- Opening Delimiter -
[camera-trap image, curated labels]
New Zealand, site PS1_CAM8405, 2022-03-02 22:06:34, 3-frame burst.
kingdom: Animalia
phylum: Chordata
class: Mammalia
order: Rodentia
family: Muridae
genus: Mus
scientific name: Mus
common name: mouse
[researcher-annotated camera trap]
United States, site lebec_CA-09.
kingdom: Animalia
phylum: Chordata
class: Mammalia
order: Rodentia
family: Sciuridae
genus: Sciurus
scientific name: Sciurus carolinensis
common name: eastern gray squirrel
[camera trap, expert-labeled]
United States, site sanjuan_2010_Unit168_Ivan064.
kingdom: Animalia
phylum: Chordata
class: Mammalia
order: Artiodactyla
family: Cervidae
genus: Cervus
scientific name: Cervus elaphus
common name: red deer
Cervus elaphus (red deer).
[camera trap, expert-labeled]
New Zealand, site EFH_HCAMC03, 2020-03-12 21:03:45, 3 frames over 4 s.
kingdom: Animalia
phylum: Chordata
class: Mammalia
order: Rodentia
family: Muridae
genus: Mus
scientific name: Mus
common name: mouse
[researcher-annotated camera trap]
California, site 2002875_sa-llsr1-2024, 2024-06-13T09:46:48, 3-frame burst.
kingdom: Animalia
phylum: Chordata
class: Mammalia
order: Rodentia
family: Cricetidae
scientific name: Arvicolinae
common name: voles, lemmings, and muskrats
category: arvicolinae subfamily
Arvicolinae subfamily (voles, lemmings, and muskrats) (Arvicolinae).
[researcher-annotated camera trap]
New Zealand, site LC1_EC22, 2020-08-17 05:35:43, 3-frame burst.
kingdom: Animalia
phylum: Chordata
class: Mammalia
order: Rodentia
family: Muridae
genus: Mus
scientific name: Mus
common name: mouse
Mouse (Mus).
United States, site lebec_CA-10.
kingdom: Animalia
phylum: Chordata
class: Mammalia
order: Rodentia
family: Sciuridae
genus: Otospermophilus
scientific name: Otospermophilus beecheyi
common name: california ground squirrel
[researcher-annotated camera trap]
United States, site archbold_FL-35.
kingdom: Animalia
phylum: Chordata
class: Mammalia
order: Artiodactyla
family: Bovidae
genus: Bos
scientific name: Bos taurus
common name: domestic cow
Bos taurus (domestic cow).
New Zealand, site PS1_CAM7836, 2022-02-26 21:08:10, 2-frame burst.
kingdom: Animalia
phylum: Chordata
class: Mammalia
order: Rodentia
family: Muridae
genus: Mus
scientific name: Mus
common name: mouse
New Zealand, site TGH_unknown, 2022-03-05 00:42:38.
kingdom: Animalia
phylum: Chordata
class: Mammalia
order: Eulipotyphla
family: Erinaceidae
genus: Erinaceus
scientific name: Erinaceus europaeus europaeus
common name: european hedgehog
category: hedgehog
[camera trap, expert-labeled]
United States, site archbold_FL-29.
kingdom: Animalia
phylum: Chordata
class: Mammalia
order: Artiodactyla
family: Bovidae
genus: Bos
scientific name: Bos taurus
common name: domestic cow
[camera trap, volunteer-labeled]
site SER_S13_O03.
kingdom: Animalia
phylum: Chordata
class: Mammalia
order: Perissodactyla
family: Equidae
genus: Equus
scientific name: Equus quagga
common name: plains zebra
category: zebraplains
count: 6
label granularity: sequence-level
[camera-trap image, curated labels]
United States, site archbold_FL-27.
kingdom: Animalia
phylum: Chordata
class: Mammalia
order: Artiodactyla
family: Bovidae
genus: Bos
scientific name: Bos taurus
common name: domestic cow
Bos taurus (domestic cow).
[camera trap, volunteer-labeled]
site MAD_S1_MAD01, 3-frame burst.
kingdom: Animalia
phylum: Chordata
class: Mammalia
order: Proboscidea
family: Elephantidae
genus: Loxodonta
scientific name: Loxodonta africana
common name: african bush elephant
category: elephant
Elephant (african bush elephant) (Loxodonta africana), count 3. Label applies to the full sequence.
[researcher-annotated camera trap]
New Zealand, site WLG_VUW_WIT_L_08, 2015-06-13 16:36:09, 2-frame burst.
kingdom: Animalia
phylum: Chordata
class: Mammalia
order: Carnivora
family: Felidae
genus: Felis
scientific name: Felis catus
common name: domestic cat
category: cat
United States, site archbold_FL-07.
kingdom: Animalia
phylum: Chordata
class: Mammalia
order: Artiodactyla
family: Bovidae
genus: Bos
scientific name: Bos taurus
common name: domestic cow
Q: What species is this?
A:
- Closing Delimiter -
Please copy each line above exactly as written.

[camera-trap image, curated labels]
New Zealand, site PS1_CAM8405, 2022-03-02 22:06:34, 3-frame burst.
kingdom: Animalia
phylum: Chordata
class: Mammalia
order: Rodentia
family: Muridae
genus: Mus
scientific name: Mus
common name: mouse
[researcher-annotated camera trap]
United States, site lebec_CA-09.
kingdom: Animalia
phylum: Chordata
class: Mammalia
order: Rodentia
family: Sciuridae
genus: Sciurus
scientific name: Sciurus carolinensis
common name: eastern gray squirrel
[camera trap, expert-labeled]
United States, site sanjuan_2010_Unit168_Ivan064.
kingdom: Animalia
phylum: Chordata
class: Mammalia
order: Artiodactyla
family: Cervidae
genus: Cervus
scientific name: Cervus elaphus
common name: red deer
Cervus elaphus (red deer).
[camera trap, expert-labeled]
New Zealand, site EFH_HCAMC03, 2020-03-12 21:03:45, 3 frames over 4 s.
kingdom: Animalia
phylum: Chordata
class: Mammalia
order: Rodentia
family: Muridae
genus: Mus
scientific name: Mus
common name: mouse
[researcher-annotated camera trap]
California, site 2002875_sa-llsr1-2024, 2024-06-13T09:46:48, 3-frame burst.
kingdom: Animalia
phylum: Chordata
class: Mammalia
order: Rodentia
family: Cricetidae
scientific name: Arvicolinae
common name: voles, lemmings, and muskrats
category: arvicolinae subfamily
Arvicolinae subfamily (voles, lemmings, and muskrats) (Arvicolinae).
[researcher-annotated camera trap]
New Zealand, site LC1_EC22, 2020-08-17 05:35:43, 3-frame burst.
kingdom: Animalia
phylum: Chordata
class: Mammalia
order: Rodentia
family: Muridae
genus: Mus
scientific name: Mus
common name: mouse
Mouse (Mus).
United States, site lebec_CA-10.
kingdom: Animalia
phylum: Chordata
class: Mammalia
order: Rodentia
family: Sciuridae
genus: Otospermophilus
scientific name: Otospermophilus beecheyi
common name: california ground squirrel
[researcher-annotated camera trap]
United States, site archbold_FL-35.
kingdom: Animalia
phylum: Chordata
class: Mammalia
order: Artiodactyla
family: Bovidae
genus: Bos
scientific name: Bos taurus
common name: domestic cow
Bos taurus (domestic cow).
New Zealand, site PS1_CAM7836, 2022-02-26 21:08:10, 2-frame burst.
kingdom: Animalia
phylum: Chordata
class: Mammalia
order: Rodentia
family: Muridae
genus: Mus
scientific name: Mus
common name: mouse
New Zealand, site TGH_unknown, 2022-03-05 00:42:38.
kingdom: Animalia
phylum: Chordata
class: Mammalia
order: Eulipotyphla
family: Erinaceidae
genus: Erinaceus
scientific name: Erinaceus europaeus europaeus
common name: european hedgehog
category: hedgehog
[camera trap, expert-labeled]
United States, site archbold_FL-29.
kingdom: Animalia
phylum: Chordata
class: Mammalia
order: Artiodactyla
family: Bovidae
genus: Bos
scientific name: Bos taurus
common name: domestic cow
[camera trap, volunteer-labeled]
site SER_S13_O03.
kingdom: Animalia
phylum: Chordata
class: Mammalia
order: Perissodactyla
family: Equidae
genus: Equus
scientific name: Equus quagga
common name: plains zebra
category: zebraplains
count: 6
label granularity: sequence-level
[camera-trap image, curated labels]
United States, site archbold_FL-27.
kingdom: Animalia
phylum: Chordata
class: Mammalia
order: Artiodactyla
family: Bovidae
genus: Bos
scientific name: Bos taurus
common name: domestic cow
Bos taurus (domestic cow).
[camera trap, volunteer-labeled]
site MAD_S1_MAD01, 3-frame burst.
kingdom: Animalia
phylum: Chordata
class: Mammalia
order: Proboscidea
family: Elephantidae
genus: Loxodonta
scientific name: Loxodonta africana
common name: african bush elephant
category: elephant
Elephant (african bush elephant) (Loxodonta africana), count 3. Label applies to the full sequence.
[researcher-annotated camera trap]
New Zealand, site WLG_VUW_WIT_L_08, 2015-06-13 16:36:09, 2-frame burst.
kingdom: Animalia
phylum: Chordata
class: Mammalia
order: Carnivora
family: Felidae
genus: Felis
scientific name: Felis catus
common name: domestic cat
category: cat
United States, site archbold_FL-07.
kingdom: Animalia
phylum: Chordata
class: Mammalia
order: Artiodactyla
family: Bovidae
genus: Bos
scientific name: Bos taurus
common name: domestic cow
Q: What species is this?
A:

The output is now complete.